- _Text extract_
######
The Making of New Delhi
Colonialism and The Story of the Imperial Capital of Class 8
In 1803, the British gained control of Delhi after defeating the Marathas. Since the capital of British India was Calcutta, the Mughal emperor was allowed to continue living in the palace complex in the Red Fort. The modern city developed only after 1911, when Delhi became the capital of British India.
DEMOLISHING A PAST
- Before 1857, in Madras, Bombay or Calcutta, the living spaces of Indians and the British were sharply separated. Indians lived in the " Black" areas, while the British lived in well-laid-out " White" areas. In Delhi, the British lived along with the wealthier Indians in the Walled City. The British learned to enjoy Urdu/Persian culture and poetry and participated in local festivals. The establishment of the Delhi College in 1792 led to a great intellectual flowering in the sciences as well as the humanities, largely in the Urdu language. The period from 1830 to 1857 is often termed as a period of the Delhi renaissance.
- All this changed after 1857. Delhi remained under rebel control for four months. When the British regained the city, they embarked on a campaign of revenge and plunder. They killed the helpless and burned houses. To prevent another rebellion, the British exiled Bahadur Shah to Burma (now Myanmar), dismantled his court, razed several of the palaces, closed down gardens and built barracks for troops in their place.
- The British wanted Delhi to forget its Mughal past. The area around the Fort was completely cleared of gardens, pavilions, and mosques. The British wanted a clear ground for security reasons. Mosques, in particular, were either destroyed or put to other uses. One-third of the city was demolished, and its canals were filled up.
- In the 1870s, the western walls of Shahjahanabad were broken to establish the railway and to allow the city to expand beyond the walls. The British now began to live in civil line area away from the Indians in the Walled City., The Delhi College was turned into a school, and shut down in 1877.
PLANNING A NEW CAPITAL
- The British were fully aware of the symbolic importance of Delhi. In 1877, Viceroy Lytton organized a Durbar to acknowledge Queen Victoria as the Empress of India. The grand Durbar was held in Delhi because during the revolt, the British had realised that the Mughal emperor was still important to the people and they saw him as their leader. It was therefore important to celebrate British power with pomp and show in the city the Mughal emperors had earlier ruled, and the place which had turned into a rebel stronghold in 1857.
- In 1911, when King George V was crowned in England, a Durbar was held in Delhi to celebrate the occasion. The decision to shift the capital of India from Calcutta to Delhi was announced at this Durbar.
- New Delhi was constructed as a 10-square-mile city on Raisina Hill, south of the existing city. Two architects, Edward Lutyens and Herbert Baker, were called on to design New Delhi and its buildings. The government complex in New Delhi consisted of a two-mile avenue, Kingsway (now Rajpath), that led to the Viceroy's Palace (now Rashtrapati Bhavan), with the Secretariat buildings on either sides of the avenue. The features of these government buildings were borrowed from different periods of India's imperial history. But the overall look was Classical Greece (fifth century BC). The new buildings had to assert British importance: that is why the architect made sure that the Viceroy's Palace was higher than Shah Jahan's Jama Masjid.
######
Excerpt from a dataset
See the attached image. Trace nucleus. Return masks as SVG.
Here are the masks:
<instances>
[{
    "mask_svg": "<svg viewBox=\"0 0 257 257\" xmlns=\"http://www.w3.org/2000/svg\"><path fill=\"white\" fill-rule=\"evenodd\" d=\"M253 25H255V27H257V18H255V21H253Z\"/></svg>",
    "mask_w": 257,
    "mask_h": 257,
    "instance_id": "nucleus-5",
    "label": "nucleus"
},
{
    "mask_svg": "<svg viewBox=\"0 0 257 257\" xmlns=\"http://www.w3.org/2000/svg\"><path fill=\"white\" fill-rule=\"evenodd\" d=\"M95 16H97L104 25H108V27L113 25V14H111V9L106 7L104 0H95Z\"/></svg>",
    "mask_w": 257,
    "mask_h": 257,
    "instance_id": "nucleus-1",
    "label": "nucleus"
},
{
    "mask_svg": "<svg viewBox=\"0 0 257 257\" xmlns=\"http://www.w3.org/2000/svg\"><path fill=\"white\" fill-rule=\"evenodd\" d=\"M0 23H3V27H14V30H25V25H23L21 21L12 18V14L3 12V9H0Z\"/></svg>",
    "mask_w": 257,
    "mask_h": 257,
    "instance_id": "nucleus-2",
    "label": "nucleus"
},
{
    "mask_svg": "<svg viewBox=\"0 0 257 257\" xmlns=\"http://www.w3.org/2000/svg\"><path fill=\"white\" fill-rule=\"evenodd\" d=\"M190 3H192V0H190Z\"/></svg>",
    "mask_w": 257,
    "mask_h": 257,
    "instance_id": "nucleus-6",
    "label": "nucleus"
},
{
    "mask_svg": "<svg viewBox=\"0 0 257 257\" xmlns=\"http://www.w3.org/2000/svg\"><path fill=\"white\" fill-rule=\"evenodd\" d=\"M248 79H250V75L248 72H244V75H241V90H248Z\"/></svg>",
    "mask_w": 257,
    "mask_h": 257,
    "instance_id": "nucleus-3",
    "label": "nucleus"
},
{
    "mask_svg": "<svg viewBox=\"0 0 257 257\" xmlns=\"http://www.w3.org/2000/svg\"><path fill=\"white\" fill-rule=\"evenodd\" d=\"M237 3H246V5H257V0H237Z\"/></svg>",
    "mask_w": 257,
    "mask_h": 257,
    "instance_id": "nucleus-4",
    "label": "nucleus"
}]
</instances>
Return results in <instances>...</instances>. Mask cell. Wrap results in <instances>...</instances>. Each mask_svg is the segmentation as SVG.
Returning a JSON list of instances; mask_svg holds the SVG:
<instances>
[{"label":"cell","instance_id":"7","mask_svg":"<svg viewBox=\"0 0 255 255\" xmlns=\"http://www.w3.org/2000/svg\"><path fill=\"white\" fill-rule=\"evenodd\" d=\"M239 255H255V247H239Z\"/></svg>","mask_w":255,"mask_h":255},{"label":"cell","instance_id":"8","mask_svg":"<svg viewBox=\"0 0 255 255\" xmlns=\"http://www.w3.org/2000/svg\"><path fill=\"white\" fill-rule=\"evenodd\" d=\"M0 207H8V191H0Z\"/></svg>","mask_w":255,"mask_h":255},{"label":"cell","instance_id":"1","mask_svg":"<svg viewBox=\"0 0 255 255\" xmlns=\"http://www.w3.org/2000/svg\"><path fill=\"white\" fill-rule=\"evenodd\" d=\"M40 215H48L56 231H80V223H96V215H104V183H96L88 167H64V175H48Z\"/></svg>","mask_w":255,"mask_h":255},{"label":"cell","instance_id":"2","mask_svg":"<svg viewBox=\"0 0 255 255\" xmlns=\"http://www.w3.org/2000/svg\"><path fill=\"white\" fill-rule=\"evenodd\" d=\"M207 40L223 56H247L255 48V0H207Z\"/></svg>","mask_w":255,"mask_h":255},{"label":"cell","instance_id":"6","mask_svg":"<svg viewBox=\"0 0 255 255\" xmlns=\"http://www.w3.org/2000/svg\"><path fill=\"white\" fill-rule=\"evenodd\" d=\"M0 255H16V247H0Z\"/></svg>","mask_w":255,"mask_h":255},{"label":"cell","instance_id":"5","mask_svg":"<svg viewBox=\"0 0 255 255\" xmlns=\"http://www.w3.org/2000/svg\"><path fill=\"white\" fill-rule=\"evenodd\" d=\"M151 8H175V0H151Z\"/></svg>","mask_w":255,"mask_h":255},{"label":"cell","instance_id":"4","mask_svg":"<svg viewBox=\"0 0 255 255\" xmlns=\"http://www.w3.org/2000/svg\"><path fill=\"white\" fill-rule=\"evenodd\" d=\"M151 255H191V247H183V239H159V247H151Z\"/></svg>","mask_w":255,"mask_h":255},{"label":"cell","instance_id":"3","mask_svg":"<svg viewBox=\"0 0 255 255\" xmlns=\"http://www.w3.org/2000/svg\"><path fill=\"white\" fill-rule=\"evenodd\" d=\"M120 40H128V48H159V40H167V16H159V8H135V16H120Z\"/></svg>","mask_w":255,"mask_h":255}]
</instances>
######
- _Tasks to complete_
**1)** In the text on the making of New Delhi, in what year was the Delhi College shut down?
**2)** Arrange the part of the listing that opens with its first line and closes with the line containing "16H97L104 25H108V27L113 25V14H111V9L106" as a JSON list of strings, one string per line, leaving out blank lines.

- _Solution set_
**1)** 1877

**2)**
[
  "See the attached image. Trace nucleus. Return masks as SVG.",
  "Here are the masks:",
  "<instances>",
  "[{",
  "    \"mask_svg\": \"<svg viewBox=\\\"0 0 257 257\\\" xmlns=\\\"http://www.w3.org/2000/svg\\\"><path fill=\\\"white\\\" fill-rule=\\\"evenodd\\\" d=\\\"M253 25H255V27H257V18H255V21H253Z\\\"/></svg>\",",
  "    \"mask_w\": 257,",
  "    \"mask_h\": 257,",
  "    \"instance_id\": \"nucleus-5\",",
  "    \"label\": \"nucleus\"",
  "},",
  "{",
  "    \"mask_svg\": \"<svg viewBox=\\\"0 0 257 257\\\" xmlns=\\\"http://www.w3.org/2000/svg\\\"><path fill=\\\"white\\\" fill-rule=\\\"evenodd\\\" d=\\\"M95 16H97L104 25H108V27L113 25V14H111V9L106 7L104 0H95Z\\\"/></svg>\","
]